MATERIAL FOR THE TASK —

______

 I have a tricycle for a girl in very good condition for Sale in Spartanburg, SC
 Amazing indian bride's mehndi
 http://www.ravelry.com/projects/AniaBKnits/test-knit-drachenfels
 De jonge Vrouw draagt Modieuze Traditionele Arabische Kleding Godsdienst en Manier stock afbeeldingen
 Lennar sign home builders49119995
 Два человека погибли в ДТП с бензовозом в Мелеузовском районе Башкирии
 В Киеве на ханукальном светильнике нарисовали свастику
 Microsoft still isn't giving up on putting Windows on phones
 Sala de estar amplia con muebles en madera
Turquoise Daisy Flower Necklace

______

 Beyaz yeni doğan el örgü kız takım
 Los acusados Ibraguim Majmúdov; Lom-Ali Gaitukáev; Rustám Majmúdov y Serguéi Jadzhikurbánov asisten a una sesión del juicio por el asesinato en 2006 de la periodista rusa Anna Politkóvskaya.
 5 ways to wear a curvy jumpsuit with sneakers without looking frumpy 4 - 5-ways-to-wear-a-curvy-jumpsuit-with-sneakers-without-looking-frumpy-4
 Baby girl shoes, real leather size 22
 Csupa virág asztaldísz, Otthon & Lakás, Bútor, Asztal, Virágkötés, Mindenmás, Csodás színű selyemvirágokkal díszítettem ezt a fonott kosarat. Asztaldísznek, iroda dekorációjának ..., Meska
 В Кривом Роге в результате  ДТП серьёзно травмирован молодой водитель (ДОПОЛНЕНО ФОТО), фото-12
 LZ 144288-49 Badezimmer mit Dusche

______

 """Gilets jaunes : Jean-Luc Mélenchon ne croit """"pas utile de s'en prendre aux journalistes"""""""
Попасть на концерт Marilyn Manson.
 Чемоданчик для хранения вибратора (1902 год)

______

REQUIRED WORK —
Every line above that includes the word "girl" must appear in the answer.

WRITTEN SOLUTION —
 I have a tricycle for a girl in very good condition for Sale in Spartanburg, SC
 Baby girl shoes, real leather size 22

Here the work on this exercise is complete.